The Gwacheon branch is slated to present the acquisitions from 1900 to 1990 through a chronological lens, while the Seoul venue will highlight some 80 gems from the 1960s to the 2010s — from Kim Whanki and Park Seo-bo to Do Ho Suh and Haegue Yang.
MMCA Director Kim Sung-hee emphasized the importance of a permanent exhibition that offers a comprehensive glimpse into Korea’s art history, especially to cater to the growing influx of international visitors.
“Our collection had previously lacked the scale and depth needed to sustain permanent displays,” Kim In-hye, head of MMCA’s curatorial team, said during a New Year press conference in Seoul, Tuesday.
“The new annually rotating exhibitions will occupy about 30 percent of the total gallery space. This shift allows us to focus on fewer but more substantial thematic presentations (to fill the remaining galleries).”

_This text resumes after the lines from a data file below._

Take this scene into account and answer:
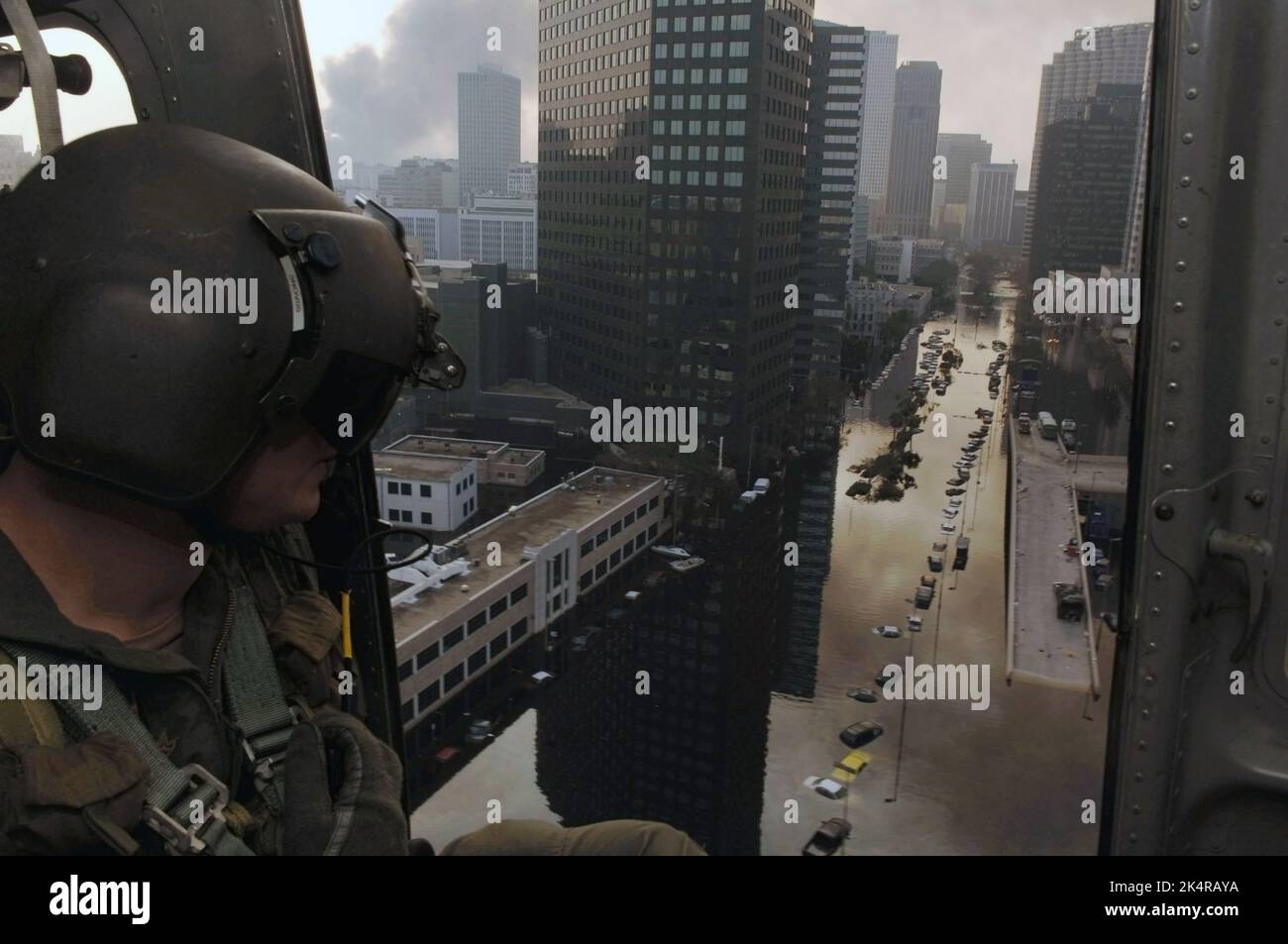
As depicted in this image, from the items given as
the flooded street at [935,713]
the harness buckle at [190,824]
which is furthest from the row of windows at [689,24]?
the harness buckle at [190,824]

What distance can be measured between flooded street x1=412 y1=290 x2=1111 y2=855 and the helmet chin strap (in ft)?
20.1

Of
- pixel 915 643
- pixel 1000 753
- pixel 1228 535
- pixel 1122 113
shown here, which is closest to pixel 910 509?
pixel 915 643

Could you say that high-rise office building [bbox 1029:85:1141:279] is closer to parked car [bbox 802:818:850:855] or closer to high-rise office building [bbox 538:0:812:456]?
high-rise office building [bbox 538:0:812:456]

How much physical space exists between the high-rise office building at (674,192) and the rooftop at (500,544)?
3.32ft

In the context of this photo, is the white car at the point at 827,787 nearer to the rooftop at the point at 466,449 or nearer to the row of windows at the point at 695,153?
the rooftop at the point at 466,449

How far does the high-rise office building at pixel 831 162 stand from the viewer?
758 centimetres

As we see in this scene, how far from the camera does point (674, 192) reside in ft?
24.7

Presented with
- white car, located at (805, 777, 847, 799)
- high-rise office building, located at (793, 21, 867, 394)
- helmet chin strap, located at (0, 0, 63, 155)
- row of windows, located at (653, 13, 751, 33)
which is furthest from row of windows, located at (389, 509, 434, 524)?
helmet chin strap, located at (0, 0, 63, 155)

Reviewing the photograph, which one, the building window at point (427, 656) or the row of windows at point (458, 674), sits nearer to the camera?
the building window at point (427, 656)

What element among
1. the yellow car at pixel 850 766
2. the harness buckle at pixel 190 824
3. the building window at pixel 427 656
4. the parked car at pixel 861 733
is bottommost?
the yellow car at pixel 850 766

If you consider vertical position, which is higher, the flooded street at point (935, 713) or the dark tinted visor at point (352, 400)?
the dark tinted visor at point (352, 400)

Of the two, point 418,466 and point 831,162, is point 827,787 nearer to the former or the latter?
point 418,466

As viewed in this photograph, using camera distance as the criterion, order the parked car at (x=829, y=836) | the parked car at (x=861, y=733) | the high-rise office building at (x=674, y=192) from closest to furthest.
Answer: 1. the high-rise office building at (x=674, y=192)
2. the parked car at (x=829, y=836)
3. the parked car at (x=861, y=733)

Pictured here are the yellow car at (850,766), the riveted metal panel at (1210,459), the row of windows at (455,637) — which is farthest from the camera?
the yellow car at (850,766)
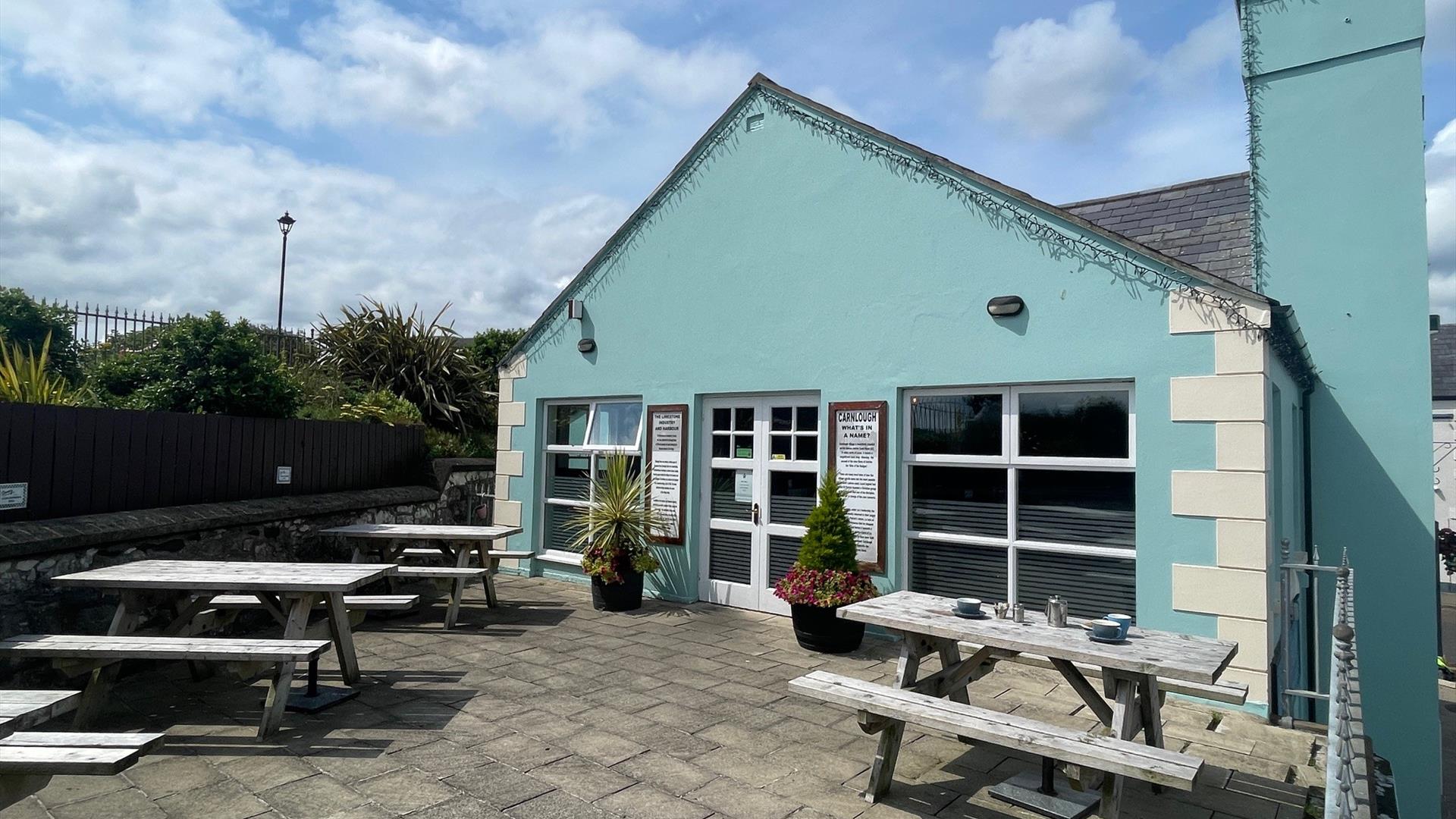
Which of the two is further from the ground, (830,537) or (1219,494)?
(1219,494)

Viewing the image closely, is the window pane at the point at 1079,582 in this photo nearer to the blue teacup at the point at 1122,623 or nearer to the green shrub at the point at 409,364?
the blue teacup at the point at 1122,623

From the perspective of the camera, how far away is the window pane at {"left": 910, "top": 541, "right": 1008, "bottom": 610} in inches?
218

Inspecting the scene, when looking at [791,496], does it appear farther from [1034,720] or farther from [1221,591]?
[1034,720]

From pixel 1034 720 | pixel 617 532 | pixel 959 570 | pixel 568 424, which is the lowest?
pixel 1034 720

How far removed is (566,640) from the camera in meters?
5.90

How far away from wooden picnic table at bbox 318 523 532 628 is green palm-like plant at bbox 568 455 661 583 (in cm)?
77

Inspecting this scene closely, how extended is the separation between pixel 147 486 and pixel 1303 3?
413 inches

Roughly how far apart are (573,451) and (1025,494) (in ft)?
15.7

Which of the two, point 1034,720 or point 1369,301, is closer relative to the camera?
point 1034,720

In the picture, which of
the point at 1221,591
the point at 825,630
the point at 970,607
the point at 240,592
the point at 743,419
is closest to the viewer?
the point at 970,607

On the administrative front, one pressing priority for the MMCA is securing additional storage space to alleviate its severe in-house capacity shortage. Currently, the main Seoul branch is operating at nearly 90 percent of its storage capacity. To address this, the institution is in talks with the Korea Minting and Security Printing Corp. to utilize the banknote manufacturer’s unused underground facilities at its headquarters in North Gyeongsang Province.
Meanwhile, to promote in-depth academic exploration of modern and contemporary Korean art, the museum has launched a new research fellowship program aimed at fostering global discourse among scholars from Korea and around the world. The first fellow for this year is Alexander Alberro, an art critic and professor of modern and contemporary art history at Columbia University.

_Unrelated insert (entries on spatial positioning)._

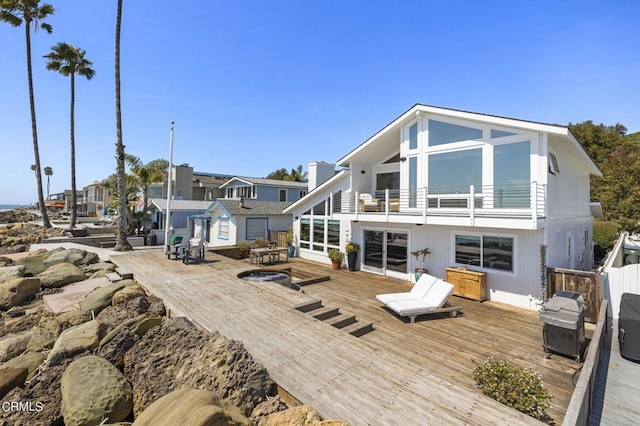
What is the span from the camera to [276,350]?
14.5 feet

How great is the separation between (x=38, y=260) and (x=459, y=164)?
17286 mm

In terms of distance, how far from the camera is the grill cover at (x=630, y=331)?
18.5 feet

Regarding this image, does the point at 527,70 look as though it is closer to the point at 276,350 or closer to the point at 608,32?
the point at 608,32

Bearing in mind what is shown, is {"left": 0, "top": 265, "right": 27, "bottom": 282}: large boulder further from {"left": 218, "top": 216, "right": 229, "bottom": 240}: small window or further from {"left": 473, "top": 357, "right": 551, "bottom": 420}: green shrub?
{"left": 473, "top": 357, "right": 551, "bottom": 420}: green shrub

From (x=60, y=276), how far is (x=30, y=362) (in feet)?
18.2

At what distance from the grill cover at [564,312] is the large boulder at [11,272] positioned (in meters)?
15.8

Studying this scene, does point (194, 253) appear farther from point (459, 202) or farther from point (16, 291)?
point (459, 202)

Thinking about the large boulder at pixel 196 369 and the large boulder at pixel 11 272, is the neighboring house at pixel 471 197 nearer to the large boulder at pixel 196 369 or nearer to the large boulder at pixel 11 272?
the large boulder at pixel 196 369

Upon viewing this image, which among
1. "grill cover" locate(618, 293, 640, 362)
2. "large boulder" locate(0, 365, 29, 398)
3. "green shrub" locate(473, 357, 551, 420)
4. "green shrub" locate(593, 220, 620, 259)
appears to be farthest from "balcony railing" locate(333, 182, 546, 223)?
"green shrub" locate(593, 220, 620, 259)

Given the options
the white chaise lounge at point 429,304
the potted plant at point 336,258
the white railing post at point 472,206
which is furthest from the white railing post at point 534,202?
the potted plant at point 336,258

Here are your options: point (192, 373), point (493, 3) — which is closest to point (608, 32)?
point (493, 3)

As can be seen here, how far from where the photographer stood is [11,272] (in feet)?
30.8

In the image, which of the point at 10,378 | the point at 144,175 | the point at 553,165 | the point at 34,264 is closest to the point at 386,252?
the point at 553,165

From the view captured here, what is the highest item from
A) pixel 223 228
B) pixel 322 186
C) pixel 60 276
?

Ron Mueck's "In Bed" (2005) / Courtesy of the artist and Cartier Foundation for Contemporary Art
Exhibition lineup
Headlining the institution’s 2025 lineup is the first Asian solo exhibition of Australian sculptor Ron Mueck, co-organized with the Cartier Foundation for Contemporary Art. Mueck’s monumental, hyper-realistic human figures, including the striking installation “Mass” — a towering pile of 100 human skulls — will take over the museum’s Seoul branch in April.

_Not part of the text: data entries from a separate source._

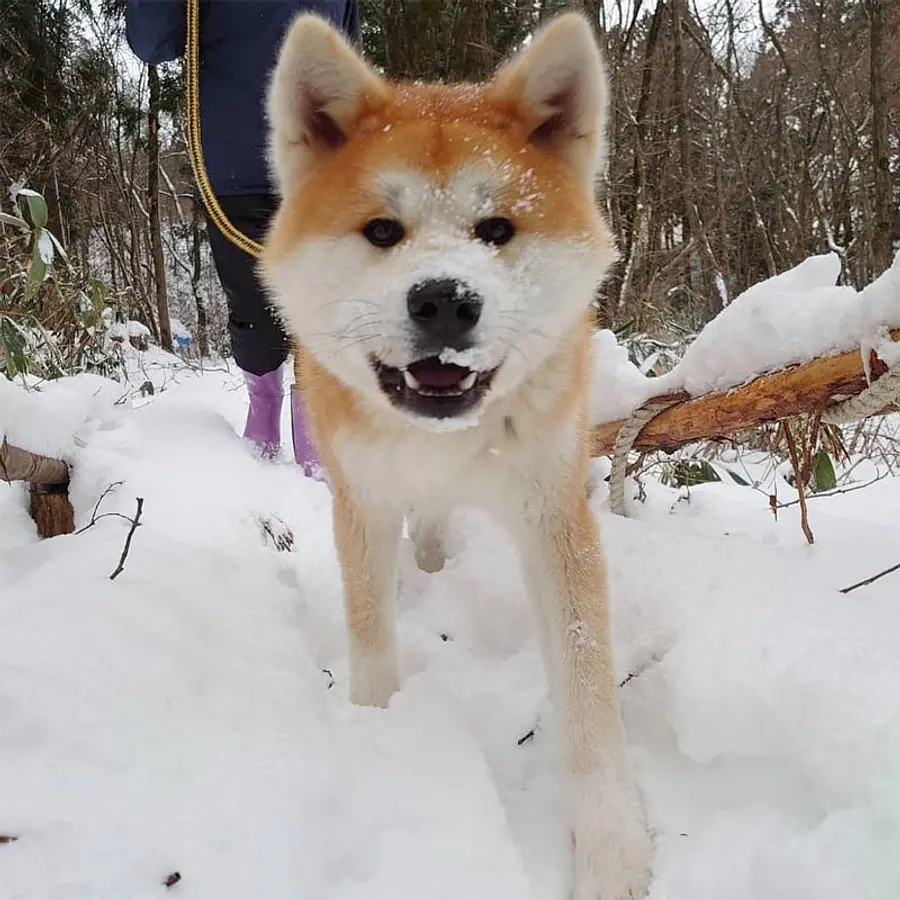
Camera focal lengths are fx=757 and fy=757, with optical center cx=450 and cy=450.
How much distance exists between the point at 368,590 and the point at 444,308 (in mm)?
868

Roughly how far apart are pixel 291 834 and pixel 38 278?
8.65 ft

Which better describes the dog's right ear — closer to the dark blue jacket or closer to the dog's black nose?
the dog's black nose

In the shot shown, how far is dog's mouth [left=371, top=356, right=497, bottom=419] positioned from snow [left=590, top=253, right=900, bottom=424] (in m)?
0.95

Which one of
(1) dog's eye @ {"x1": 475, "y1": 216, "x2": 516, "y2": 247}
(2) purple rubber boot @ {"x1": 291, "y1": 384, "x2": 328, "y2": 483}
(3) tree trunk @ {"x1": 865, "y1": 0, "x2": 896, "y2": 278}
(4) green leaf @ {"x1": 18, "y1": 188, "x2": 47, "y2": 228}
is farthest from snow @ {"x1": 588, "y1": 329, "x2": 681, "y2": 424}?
(3) tree trunk @ {"x1": 865, "y1": 0, "x2": 896, "y2": 278}

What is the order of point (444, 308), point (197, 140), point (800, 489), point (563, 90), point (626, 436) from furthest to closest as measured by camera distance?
point (197, 140), point (626, 436), point (800, 489), point (563, 90), point (444, 308)

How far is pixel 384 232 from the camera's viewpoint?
62.3 inches

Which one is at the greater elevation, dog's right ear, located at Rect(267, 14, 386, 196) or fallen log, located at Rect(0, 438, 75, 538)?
dog's right ear, located at Rect(267, 14, 386, 196)

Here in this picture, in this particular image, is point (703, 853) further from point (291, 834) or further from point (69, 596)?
point (69, 596)

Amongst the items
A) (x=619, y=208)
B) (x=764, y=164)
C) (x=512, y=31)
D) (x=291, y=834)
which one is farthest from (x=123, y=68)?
(x=291, y=834)

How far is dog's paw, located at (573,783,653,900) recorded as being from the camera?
137cm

During the busy September art season, which coincides with Frieze Seoul, the MMCA will fill its venues with shows zooming in on the Korean art scene’s dynamism, from modern trailblazers to contemporary talents. Highlights include a retrospective of “water drop painter” Kim Tschang-yeul, the “Korea Artist Prize 2025” and “The Modern Nostalgia and Landscape Painting,” a group show reflecting on themes of loss and rediscovery of homeland in commemoration of the 80th anniversary of Korea’s liberation from Japan's 1910-45 colonial rule.
Kim Tschang-yeul's "Recurrence SNM93001" (1991) / Courtesy of MMCA
Park RaeHyun's "Work" (1971) / Courtesy of MMCA
The museum’s collaborations with international cultural institutions will continue this year through several joint and touring exhibitions.
“Korean Treasures: Collected, Cherished, Shared,” featuring gems from the late Samsung Group chairman’s 23,000-piece collection, is set to make its international debut at the Smithsonian’s National Museum of Asian Art in November. Following its Washington, D.C. run, it will travel to the Art Institute of Chicago and the British Museum.
“For All That Breathes On Earth,” a retrospective originally staged at the MMCA Seoul last year to honor Jung Young-sun, Korea’s first female landscape architect, will be brought to the Procuratie Vecchie in Venice, concurrent with the Venice Architecture Biennale.